How we screw up “Toys for Tots”
The problem with “Toys for Tots” (and countless other like charities) as a cause for your station is that it is always presented impersonally. Indeed, the way our industry talks about these causes is deeply flawed.
Yes, the idea that you are providing toys to kids without them is profoundly clear and simple. And unambiguously generous and noble. But much of the power of the effort is sapped because you’re talking about hypothetical toys and, more importantly, hypothetical tots.
It would be much – MUCH – more powerful for you to focus on ONE SPECIFIC child and the SPECIFIC toys you provide that child. In other words, it’s about where you place your emphasis, not your toys.
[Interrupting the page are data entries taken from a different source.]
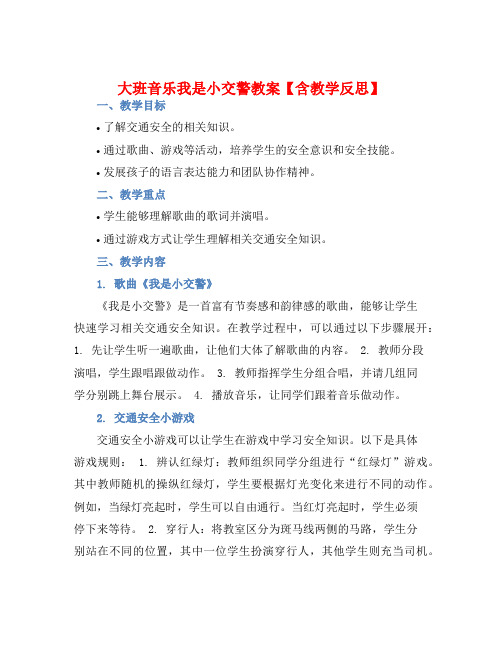 大班音乐我是小交警教案【含教学反思】

一、教学目标

• 了解交通安全的相关知识。

• 通过歌曲、游戏等活动，培养学生的安全意识和安全技能。

• 发展孩子的语言表达能力和团队协作精神。

二、教学重点

• 学生能够理解歌曲的歌词并演唱。

• 通过游戏方式让学生理解相关交通安全知识。

三、教学内容

1. 歌曲《我是小交警》

《我是小交警》是一首富有节奏感和韵律感的歌曲，能够让学生快速学习相关交通安全知识。在教学过程中，可以通过以下步骤展开：1. 先让学生听一遍歌曲，让他们大体了解歌曲的内容。 2. 教师分段演唱，学生跟唱跟做动作。 3. 教师指挥学生分组合唱，并请几组同学分别跳上舞台展示。 4. 播放音乐，让同学们跟着音乐做动作。

2. 交通安全小游戏

交通安全小游戏可以让学生在游戏中学习安全知识。以下是具体游戏规则： 1. 辨认红绿灯：教师组织同学分组进行“红绿灯”游戏。其中教师随机的操纵红绿灯，学生要根据灯光变化来进行不同的动作。例如，当绿灯亮起时，学生可以自由通行。当红灯亮起时，学生必须停下来等待。 2. 穿行人：将教室区分为斑马线两侧的马路，学生分别站在不同的位置，其中一位学生扮演穿行人，其他学生则充当司机。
That would allow you to personalize the story because, ironically, what we make personal is what becomes universal. However, that which is broad and vague remains lifeless and passionless – impersonal and non-universal.
This is why, for example, War of the Worlds was about Tom Cruise and Dakota Fanning, not about all of humanity.
So before you pat yourself on the back for a holiday promotion well done, ask yourself whether your efforts were generic or specific. Ask yourself if you got audio of the specific child who received the toys and captured their reaction which you played back for your audience. Ask yourself if your audience knows the name of the child you are supporting. Ask yourself if you were there when your station brought light to that needy child.
Ask yourself if you’re in the radio business where you change lives, personally and intimately, or the business of mediating the delivery of generic toys to generic tots.